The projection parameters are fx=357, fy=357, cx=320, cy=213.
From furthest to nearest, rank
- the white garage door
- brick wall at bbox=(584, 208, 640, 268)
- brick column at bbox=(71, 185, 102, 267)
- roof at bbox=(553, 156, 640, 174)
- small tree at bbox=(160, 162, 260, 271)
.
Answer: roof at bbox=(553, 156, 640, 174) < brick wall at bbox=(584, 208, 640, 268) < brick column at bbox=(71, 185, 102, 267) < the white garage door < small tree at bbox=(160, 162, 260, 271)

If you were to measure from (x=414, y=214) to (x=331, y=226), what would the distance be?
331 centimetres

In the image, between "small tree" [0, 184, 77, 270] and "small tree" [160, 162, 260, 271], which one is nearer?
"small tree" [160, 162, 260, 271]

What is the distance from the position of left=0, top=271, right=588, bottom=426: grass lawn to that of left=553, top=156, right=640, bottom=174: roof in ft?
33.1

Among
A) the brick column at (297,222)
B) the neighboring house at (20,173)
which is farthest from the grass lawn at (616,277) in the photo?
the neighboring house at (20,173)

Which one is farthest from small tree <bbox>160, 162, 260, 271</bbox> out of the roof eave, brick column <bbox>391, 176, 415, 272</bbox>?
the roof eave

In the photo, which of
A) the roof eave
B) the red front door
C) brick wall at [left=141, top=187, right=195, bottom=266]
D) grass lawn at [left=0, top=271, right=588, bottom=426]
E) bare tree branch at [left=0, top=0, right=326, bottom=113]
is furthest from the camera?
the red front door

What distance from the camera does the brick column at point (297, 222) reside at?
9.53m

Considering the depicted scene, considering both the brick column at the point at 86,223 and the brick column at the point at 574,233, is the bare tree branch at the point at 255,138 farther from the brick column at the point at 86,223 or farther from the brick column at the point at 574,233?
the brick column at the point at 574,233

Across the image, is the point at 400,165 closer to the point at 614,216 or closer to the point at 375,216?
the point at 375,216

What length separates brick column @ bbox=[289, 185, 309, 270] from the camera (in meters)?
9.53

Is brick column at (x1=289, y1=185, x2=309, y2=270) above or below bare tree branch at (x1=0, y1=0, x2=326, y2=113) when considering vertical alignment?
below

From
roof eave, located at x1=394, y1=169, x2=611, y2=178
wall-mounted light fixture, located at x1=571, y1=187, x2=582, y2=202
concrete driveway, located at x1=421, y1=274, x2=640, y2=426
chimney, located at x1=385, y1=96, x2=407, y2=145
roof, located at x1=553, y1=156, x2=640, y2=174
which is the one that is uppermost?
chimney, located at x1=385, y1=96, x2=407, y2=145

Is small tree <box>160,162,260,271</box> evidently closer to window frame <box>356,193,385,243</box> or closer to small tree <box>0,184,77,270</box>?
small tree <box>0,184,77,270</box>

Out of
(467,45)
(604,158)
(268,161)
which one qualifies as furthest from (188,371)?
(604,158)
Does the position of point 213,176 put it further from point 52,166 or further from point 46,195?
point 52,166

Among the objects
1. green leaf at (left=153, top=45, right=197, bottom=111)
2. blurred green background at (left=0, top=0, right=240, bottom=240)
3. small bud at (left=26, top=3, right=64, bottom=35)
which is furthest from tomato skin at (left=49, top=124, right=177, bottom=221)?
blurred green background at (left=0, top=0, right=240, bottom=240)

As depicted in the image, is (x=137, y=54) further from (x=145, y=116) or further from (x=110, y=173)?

▶ GIVEN PROBLEM:
Write out the lines of the listing above exactly, from the line containing "What length separates" through the end of the listing, both ends included.

▶ RESULT OF THIS TASK:
What length separates brick column @ bbox=[289, 185, 309, 270] from the camera (in meters)?
9.53

Is brick column at (x1=289, y1=185, x2=309, y2=270) above or below bare tree branch at (x1=0, y1=0, x2=326, y2=113) when considering vertical alignment?
below

From
roof eave, located at x1=394, y1=169, x2=611, y2=178
wall-mounted light fixture, located at x1=571, y1=187, x2=582, y2=202
concrete driveway, located at x1=421, y1=274, x2=640, y2=426
chimney, located at x1=385, y1=96, x2=407, y2=145
roof, located at x1=553, y1=156, x2=640, y2=174
which is the one that is uppermost?
chimney, located at x1=385, y1=96, x2=407, y2=145

Is small tree <box>160,162,260,271</box> evidently closer to window frame <box>356,193,385,243</box> or closer to small tree <box>0,184,77,270</box>?
small tree <box>0,184,77,270</box>

Out of
(467,45)
(604,158)
(268,161)
which one qualifies as furthest from (188,371)?
(604,158)
Does the position of point 213,176 put it further from point 52,166 or further from point 46,195?
point 52,166

Among the objects
1. green leaf at (left=153, top=45, right=197, bottom=111)
2. blurred green background at (left=0, top=0, right=240, bottom=240)
3. small bud at (left=26, top=3, right=64, bottom=35)
which is furthest from tomato skin at (left=49, top=124, right=177, bottom=221)?
blurred green background at (left=0, top=0, right=240, bottom=240)

As depicted in the image, is (x=137, y=54) further from (x=145, y=116) or further from (x=110, y=173)?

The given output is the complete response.